GithubHelp home page GithubHelp logo

suber's Introduction

SubER - Subtitle Edit Rate

SubER is an automatic, reference-based, segmentation- and timing-aware edit distance metric to measure quality of subtitle files. For a detailed description of the metric and a human post-editing evaluation we refer to our IWSLT 2022 paper. In addition to the SubER metric, this scoring tool calculates a wide range of established speech recognition and machine translation metrics (WER, BLEU, TER, chrF) directly on subtitle files.

Installation

pip install subtitle-edit-rate

will install the suber command line tool. Alternatively, check out this git repository and run the contained suber module with python -m suber.

Basic Usage

Currently, we expect subtitle files to come in SubRip text (SRT) format. Given a human reference subtitle file reference.srt and a hypothesis file hypothesis.srt (typically the output of an automatic subtitling system) the SubER score can be calculated by running:

$ suber -H hypothesis.srt -R reference.srt
{
    "SubER": 19.048
}

The SubER score is printed to stdout in json format. As SubER is an edit rate, lower scores are better. As a rough rule of thumb from our experience, a score lower than 20(%) is very good quality while a score above 40 to 50(%) is bad.

Make sure that there is no constant time offset between the timestamps in hypothesis and reference as this will lead to incorrect scores. Also, note that <i>, <b> and <u> formatting tags are ignored if present in the files. All other formatting must be removed from the files before scoring for accurate results.

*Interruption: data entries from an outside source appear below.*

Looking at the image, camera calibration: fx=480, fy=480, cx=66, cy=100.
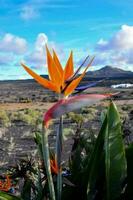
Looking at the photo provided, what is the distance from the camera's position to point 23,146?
46.4 feet

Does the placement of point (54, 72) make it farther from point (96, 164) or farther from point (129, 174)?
point (129, 174)

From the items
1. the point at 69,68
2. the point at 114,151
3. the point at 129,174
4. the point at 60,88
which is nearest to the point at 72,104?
the point at 60,88

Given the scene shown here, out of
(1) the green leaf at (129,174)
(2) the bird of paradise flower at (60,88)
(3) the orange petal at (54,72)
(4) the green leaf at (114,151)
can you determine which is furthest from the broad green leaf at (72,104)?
(1) the green leaf at (129,174)

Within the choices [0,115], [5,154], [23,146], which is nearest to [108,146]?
[5,154]

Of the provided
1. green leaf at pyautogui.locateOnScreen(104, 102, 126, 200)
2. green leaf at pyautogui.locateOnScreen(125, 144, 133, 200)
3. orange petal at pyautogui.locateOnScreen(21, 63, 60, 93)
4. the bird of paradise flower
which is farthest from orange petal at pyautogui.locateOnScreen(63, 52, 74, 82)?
green leaf at pyautogui.locateOnScreen(125, 144, 133, 200)

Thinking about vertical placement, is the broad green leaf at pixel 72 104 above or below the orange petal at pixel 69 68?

Punctuation and Case-Sensitivity

The main SubER metric is computed on normalized text, which means case-insensitive and without taking punctuation into account, as we observe higher correlation with human judgements and post-edit effort in this setting. We provide an implementation of a case-sensitive variant which also uses a tokenizer to take punctuation into account as separate tokens which you can use "at your own risk" or to reassess our findings. For this, add --metrics SubER-cased to the command above. Please do not report results using this variant as "SubER" unless explicitly mentioning the punctuation-/case-sensitivity.

Other Metrics

The SubER tool supports computing the following other metrics directly on subtitle files:

  • word error rate (WER)
  • bilingual evaluation understudy (BLEU)
  • translation edit rate (TER)
  • character n-gram F score (chrF)
  • character error rate (CER)

BLEU, TER and chrF calculations are done using SacreBLEU with default settings. WER is computed with JiWER on normalized text (lower-cased, punctuation removed).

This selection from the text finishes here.